Do you have broadband cap anxiety? Then better don’t buy a PS4 (s SNE) when it comes out later this year. Sony’s next generation gaming console will reportedly offer support for 4K video, and the company is looking to launch a 4K video download service to give consumers access to popular fare in the ultra-high-definition video format. There’s just one caveat: 4K downloads will weigh in at a whopping 100 GB a piece, according to a report from the Verge.

Granted, many details of Sony’s plans for 4K aren’t set in stone, in part because the company hasn’t exactly been forthcoming with details about the PS4. But Sony Electronics President and COO Phil Molyneux told the Verge’s Nilay Patel that a typical 4K movie will be “100 gigabytes and plus.”

Just a quick reminder for everyone about to bust out their calculators at home: Comcast’s (S CMCSK) current cap for most of its customers is 300 GB per month, which would get you just three 4K movies, and nothing else. AT&T’s (S ATT) Uverse cap is 250 GB per month. Both companies charge consumers that use more bandwidth $10 per 50 GB, which would bring the bandwidth costs of a single 4K movie after you’ve exhausted your cap to $20.

Of course, Sony may be able to somewhat reduce the size of its 4K movie downloads with advanced compression technologies — but you can only compress a video so much if your goal is to make it look great in 4K on a huge TV set. Throw in something like 3D, and you’re quickly going to hit the cap, no matter what.

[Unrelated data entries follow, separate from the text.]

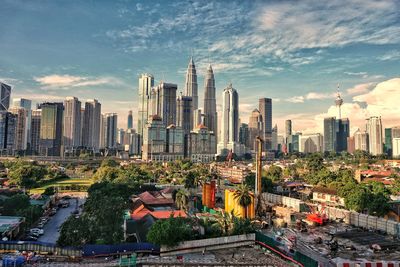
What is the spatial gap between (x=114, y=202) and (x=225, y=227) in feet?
43.1

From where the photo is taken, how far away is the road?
1603 inches

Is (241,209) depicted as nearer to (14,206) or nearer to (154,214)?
(154,214)

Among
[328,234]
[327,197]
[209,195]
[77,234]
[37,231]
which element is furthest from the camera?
[327,197]

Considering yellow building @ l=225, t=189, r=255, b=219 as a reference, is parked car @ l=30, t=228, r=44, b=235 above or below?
below

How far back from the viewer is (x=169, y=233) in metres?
31.4

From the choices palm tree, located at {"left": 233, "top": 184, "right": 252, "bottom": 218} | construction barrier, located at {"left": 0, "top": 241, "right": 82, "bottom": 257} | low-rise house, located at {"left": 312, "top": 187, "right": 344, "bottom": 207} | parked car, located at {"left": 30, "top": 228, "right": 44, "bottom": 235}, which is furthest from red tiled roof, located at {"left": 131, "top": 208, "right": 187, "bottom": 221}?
low-rise house, located at {"left": 312, "top": 187, "right": 344, "bottom": 207}

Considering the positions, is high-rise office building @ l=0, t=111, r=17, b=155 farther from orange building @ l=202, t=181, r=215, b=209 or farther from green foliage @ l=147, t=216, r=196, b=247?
green foliage @ l=147, t=216, r=196, b=247

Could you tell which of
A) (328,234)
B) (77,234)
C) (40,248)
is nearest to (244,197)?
(328,234)

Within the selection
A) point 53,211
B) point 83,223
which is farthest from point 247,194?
point 53,211

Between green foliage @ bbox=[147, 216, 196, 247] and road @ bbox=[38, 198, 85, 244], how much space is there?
1497cm

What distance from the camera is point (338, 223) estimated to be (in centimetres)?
4950

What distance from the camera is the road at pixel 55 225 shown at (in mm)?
40719

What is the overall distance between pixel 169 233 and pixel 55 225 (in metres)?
25.7

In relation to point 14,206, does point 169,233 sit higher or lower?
higher
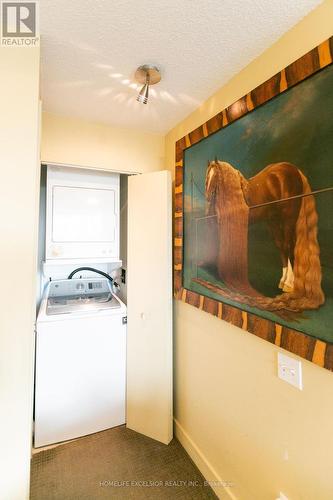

Consider this, for example: Streaming a 1080p 3D movie from Netflix currently consumes 4.7 GB per hour. That’s a little more than 7 GB for a 90 minute flick. Now consider that 4K comes with four times as many pixels as 1080p, and some very basic back-of-the-envelope math would suggest that streaming 4K with a Netflix-like compression would lead to at least 28 GB of bandwidth consumption per movie.

So no matter how you look at it: 4K downloads and streams are going to push the envelope on broadband consumption — and could lead to many more consumers running afoul of their caps.